Et pour la télé? “À partir du moment où vous disposez d’une télé connectée, d’une application dédiée et que vous pouvez choisir les angles de vue proposés via la télécommande ou de manière tactile... C’est possible. Mais nous sommes dépendants de la volonté des clients (NDLR: les diffuseurs des matches de foot, par exemple) car nous ne développons pas les applications. On se contente de mettre à disposition les images et données." 

Plus d’images, plus de polémiques?

Outre celui de réalisateur, vous pourrez aussi endosser le costume d’arbitre vidéo.

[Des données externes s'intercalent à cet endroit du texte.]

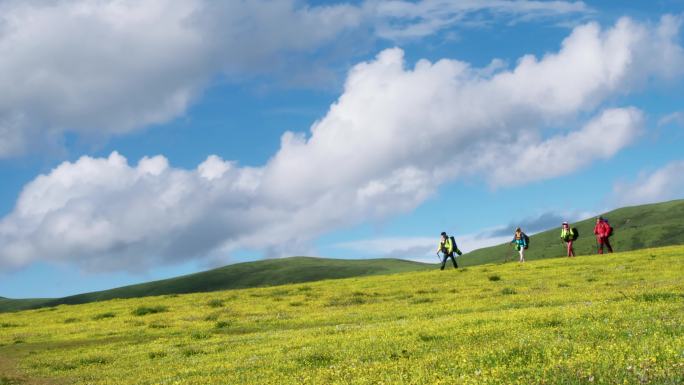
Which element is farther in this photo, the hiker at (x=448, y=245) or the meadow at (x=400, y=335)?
the hiker at (x=448, y=245)

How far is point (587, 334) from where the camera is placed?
15609 millimetres

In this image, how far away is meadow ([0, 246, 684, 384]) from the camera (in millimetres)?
12414

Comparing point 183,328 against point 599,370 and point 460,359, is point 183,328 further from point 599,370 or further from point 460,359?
point 599,370

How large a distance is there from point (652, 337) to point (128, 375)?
614 inches

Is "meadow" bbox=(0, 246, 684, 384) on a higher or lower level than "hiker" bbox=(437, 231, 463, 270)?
lower

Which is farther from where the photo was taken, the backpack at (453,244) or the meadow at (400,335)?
the backpack at (453,244)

Devant votre écran vous serez confronté à une multitude de prises de vue, à vous de choisir celle qui vous permet d'apprécier au mieux une phase litigieuse. 

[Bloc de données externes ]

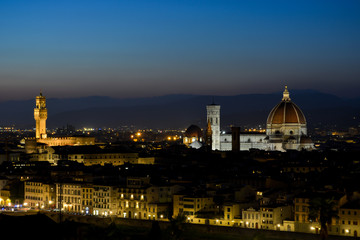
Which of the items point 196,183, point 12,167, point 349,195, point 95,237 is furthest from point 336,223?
point 12,167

De quoi exacerber, sur les réseaux sociaux notamment, les polémiques liées à l’arbitrage? “Je ne suis pas d'accord. Les polémiques existent déjà sans cette technologie. Et puis, il faut savoir que même lorsque vous regardez une diffusion classique, vous n'avez pas toujours accès aux mêmes images que celles visionnées par les opérateurs et arbitres du VAR. Pourquoi? Car les technologies sont différentes. La question qu’il convient réellement de se poser, c’est comment mieux intégrer la production TV à l’utilisation du VAR.” 

Une plus grande immersion

En complément des images, de nouvelles données sont susceptibles d’enrichir à l’avenir l’expérience du téléspectateur. “On travaille sur des solutions qui permettraient de détecter ce qui est relatif à l’aspect sensoriel. L’état de fatigue ou de stress d’un joueur pourrait faire partie des informations mises à disposition. Un état calculé notamment grâce à son rythme cardiaque ou à la quantité de transpiration relevée sur son maillot à un moment précis.”

L’objectif? Donner au téléspectateur une idée beaucoup plus claire de ce qui est en train de se passer sur le terrain. “Il est beaucoup plus immergé dans l’événement. Si vous voyez qu’un joueur s’apprête à frapper un penalty à la 92e minute et qu’on vous indique qu’il est fatigué ou stressé, cela va renforcer l’excitation derrière votre écran. Plus vous ajoutez des données à l’image, plus vous pouvez vous immerger." 

Cette interactivité, c’est pour quand? “À l’exception du domaine sensoriel, tout est déjà plus ou moins en place. Cela peut aller assez vite de notre côté. Nous développons la technologie, mais il faut qu’il y ait une demande.”